I’ve deleted all the news apps off my phone. I deleted X off my phone, and I subscribe to this thing called the newspaper. Every morning, I walk in my front yard, it feels like the 1960s. If anything happens I need to know about, either someone tells me or I find out about it the next morning. I’m no longer part of this rage ecosystem. I bought an alarm clock and set it next to my bed. It wakes me up without any notifications, and I’m just a lot happier.

I no longer use the map app to find my way. I look it up before I leave my house, write it on a piece of paper. I will get lost on the way, but I’ll find my way slowly but surely. I think God created us to find our way. I love getting lost now. All of these things have helped me reconnect to who I was created to be.

You emphasize it’s not just about screen time — it’s about connecting when you’re not on your devices.

This isn’t a book about how bad phones are.
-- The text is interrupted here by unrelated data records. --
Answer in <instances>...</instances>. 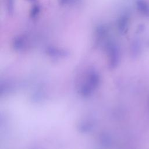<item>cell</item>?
<instances>
[{
    "label": "cell",
    "instance_id": "cell-1",
    "mask_svg": "<svg viewBox=\"0 0 149 149\" xmlns=\"http://www.w3.org/2000/svg\"><path fill=\"white\" fill-rule=\"evenodd\" d=\"M29 42V41L28 37L24 35H21L18 36L17 37H15L14 38L13 45L15 49L21 50L26 48L28 45Z\"/></svg>",
    "mask_w": 149,
    "mask_h": 149
},
{
    "label": "cell",
    "instance_id": "cell-2",
    "mask_svg": "<svg viewBox=\"0 0 149 149\" xmlns=\"http://www.w3.org/2000/svg\"><path fill=\"white\" fill-rule=\"evenodd\" d=\"M83 1V0H58V2L62 6L71 7L80 4Z\"/></svg>",
    "mask_w": 149,
    "mask_h": 149
},
{
    "label": "cell",
    "instance_id": "cell-3",
    "mask_svg": "<svg viewBox=\"0 0 149 149\" xmlns=\"http://www.w3.org/2000/svg\"><path fill=\"white\" fill-rule=\"evenodd\" d=\"M41 11V8L40 5H34L30 12V16L31 18H36L37 17L38 15L40 14Z\"/></svg>",
    "mask_w": 149,
    "mask_h": 149
},
{
    "label": "cell",
    "instance_id": "cell-4",
    "mask_svg": "<svg viewBox=\"0 0 149 149\" xmlns=\"http://www.w3.org/2000/svg\"><path fill=\"white\" fill-rule=\"evenodd\" d=\"M27 1H30V2H33V1H36V0H27Z\"/></svg>",
    "mask_w": 149,
    "mask_h": 149
}]
</instances>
It’s a book about how beautiful things are on the other side of the phone. I’ve gone down to four hours a day on my phone. It’s not because I’ve placed rules on screen time — I’ve just fallen in love with having conversations, having 90-minute meals. One hundred years ago the average meal lasted 90 minutes. Today, it lasts 12 minutes. Try 30 minutes. Set an alarm, put it in the kitchen. We’ve lost the ability to have crucial conversations about things that we disagree with over something that we love, a shared plate. The longer you eat, the better the relationships get.